The problem: I have a lot of Disk IO errors on my server, these are causing multiple server failures.
- VMs are rebooting because of IO errors "task xyz/sdaX blocked for more than 120 seconds"
- Backup not working, because VSS needs to much time.
- Writing to HDD Disks not possible or transfer is extrem slow with massive retry events
- Disks are disappearing and stay disappeared until I power cycle the server
Windows: "The IO operation at logical block address X for Disk (2|5|7|8) was retried"
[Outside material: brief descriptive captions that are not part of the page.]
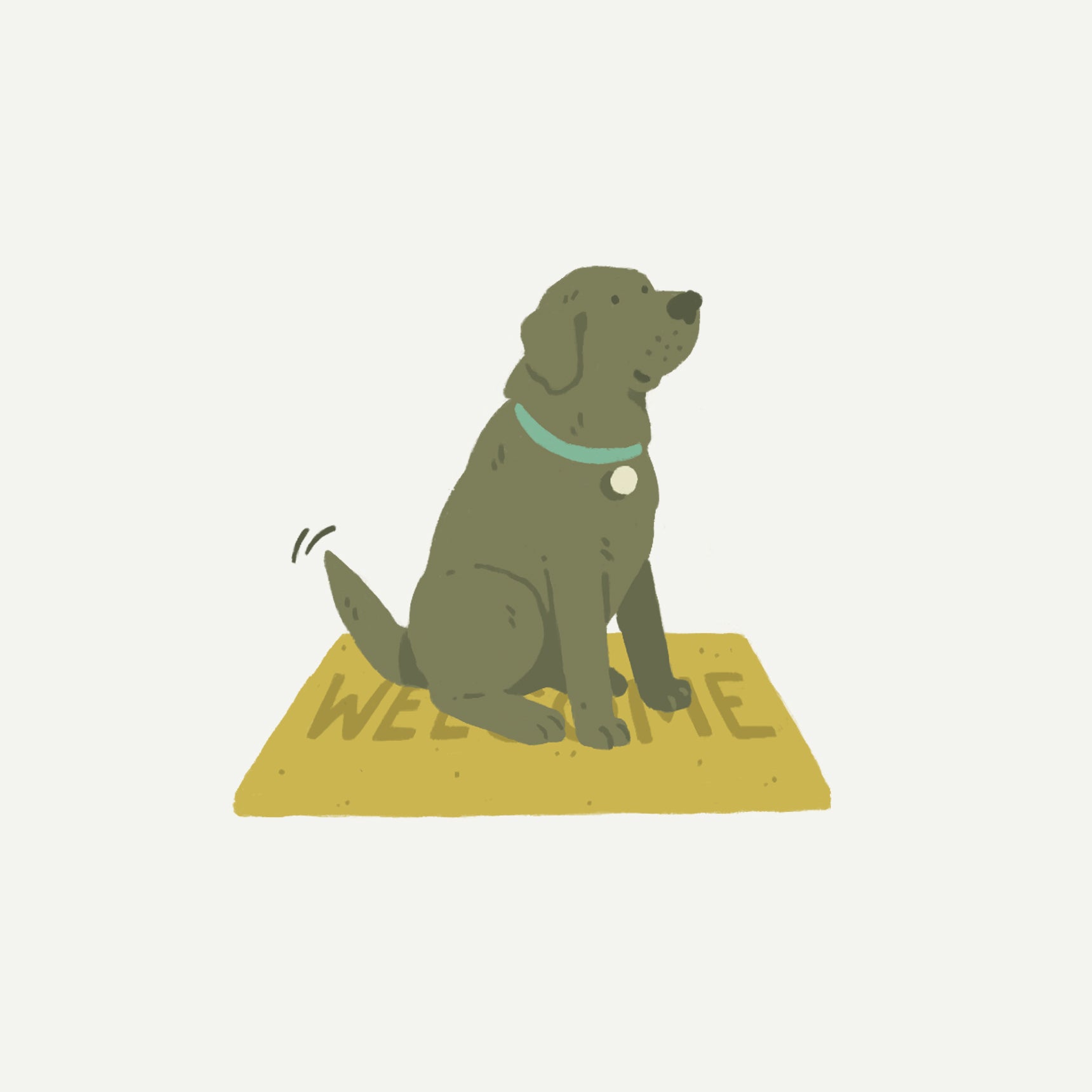 Our Dog Benji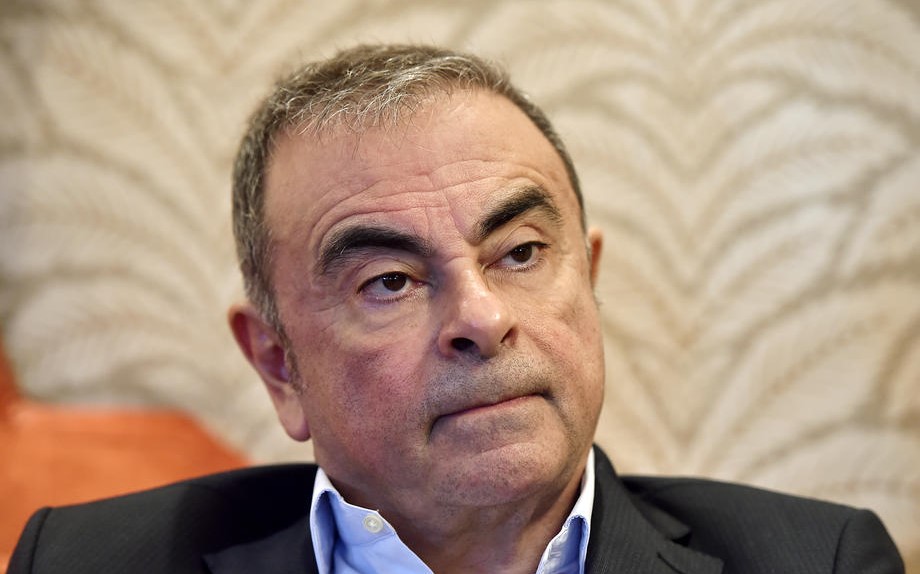 Holandski sud naložio Ghosnu da vrati pet miliona eura firmi Nissan-Mitsubishi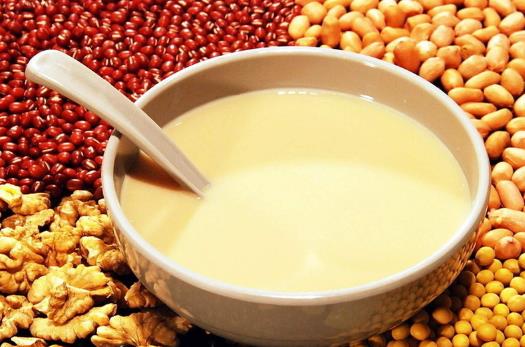 豆漿的功效 豆漿不能和這些食物一起吃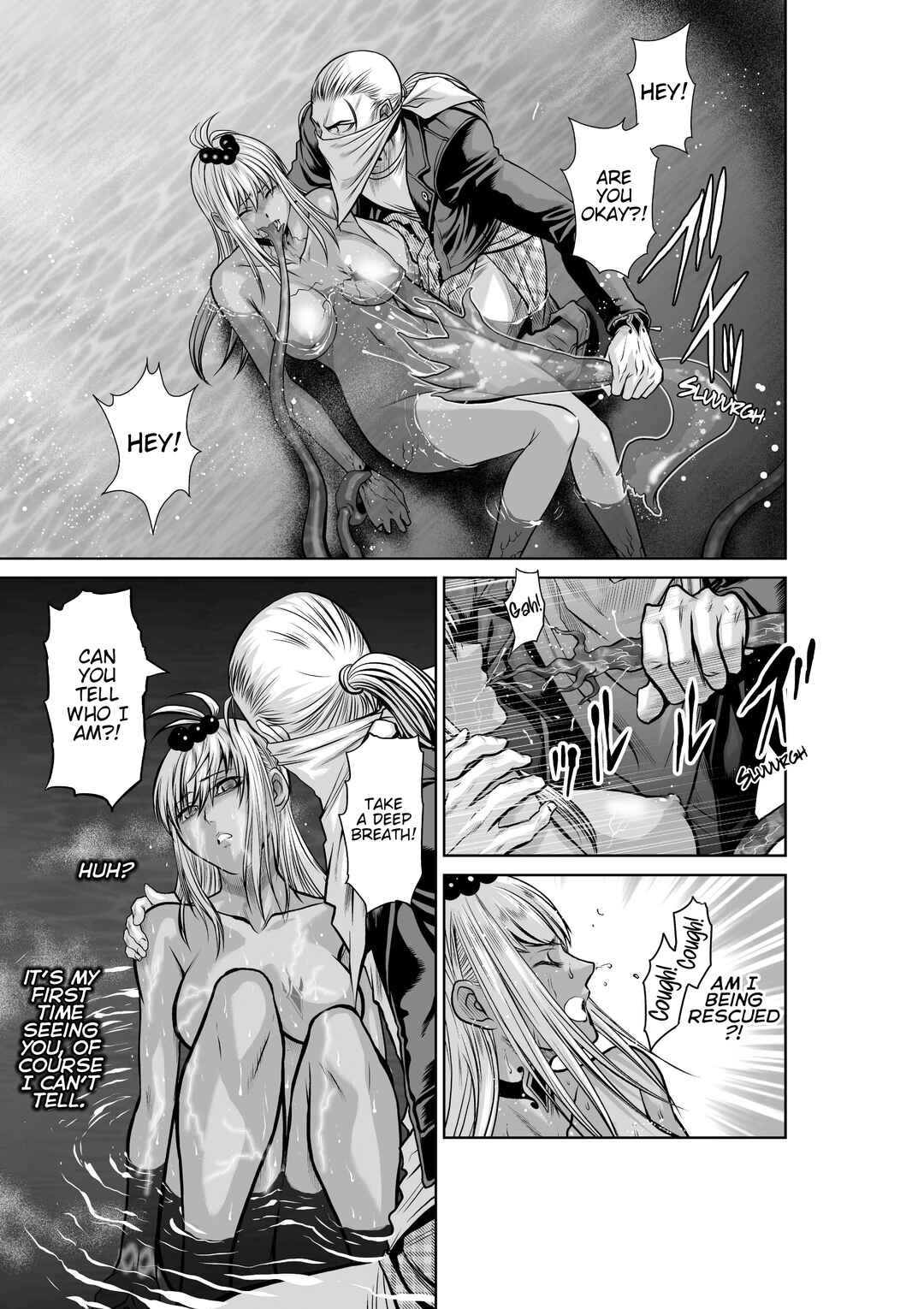 Chijou 100-kai Chapter 39.1 - Page 32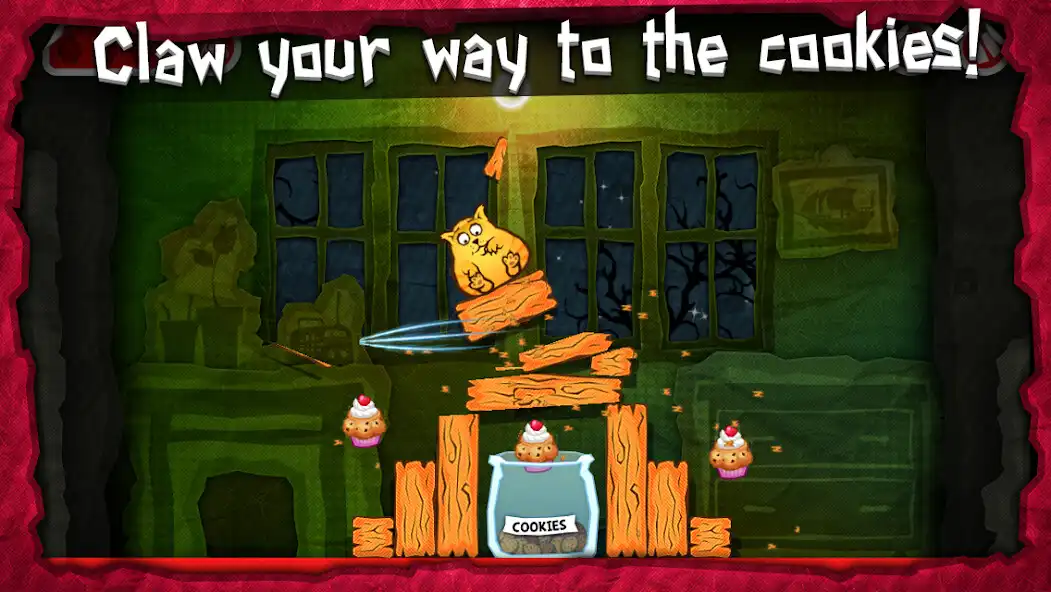 Play Cat on a Diet  and enjoy Cat on a Diet with UptoPlay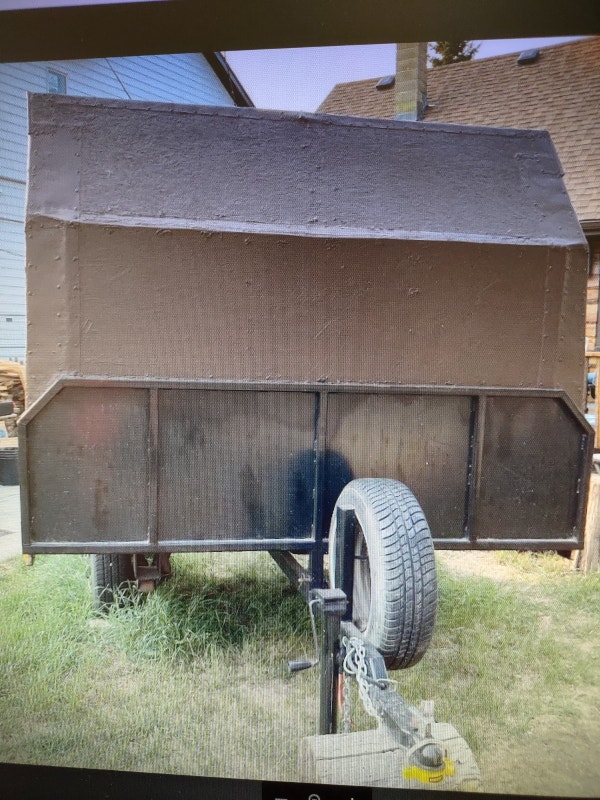 Utility Tilt Trailer Cargo & Utility Trailers Calgary Kijiji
Linux: "Buffer I/O error on dev sdX1, logical block Y, lost async page write"
My Server:
Mainboard: Supermicro XDRi
CPU: 2x E5-2630v3
RAM: 8x32GB DDR4 (8x Samsung M386A4G40DM0)
Disks:
4x WD Red 3TB
2x WD Red 6TB
2x SM863 2TB
1x Intel SSDSC2BX200G4 200GB
1x Samsung 940 Evo - 256GB
OS: Hyper-V 2012 R2
Controller: Onboard Intel C612 | HighPoint Rocket 2720SGL | HighPoint Rocket 640L
Raid: I'm not using any hardware raid - I use MS Storage Spaces, but the described problem occurs even without any software raid.
What I tried:
- Changing all Sata / SAS cables (2x!)
- Changing the sata controller (2x!)
- change the hdd bay slot
- Tested every single disk at my workstation - no smart / write / read error
- Reinstalled the host system
- Installed older / newer driver
- Updated bios / firmware
- Reset Bios Settings / Disabled power saving options
- CPU / RAM Test
I can reproduce the IO errors if I write data to the disks (only hdds - no issues with my ssds) - windows or linux - it does not matter.
Do you have an idea, what that could be?
It seems that the power plug cables were not ok, I changed the power plug cables from the psu to the backplane, now everything is working - I was able to test 1,5Gb/s without a single disk I/O error.
Still can't imagine how this could happen.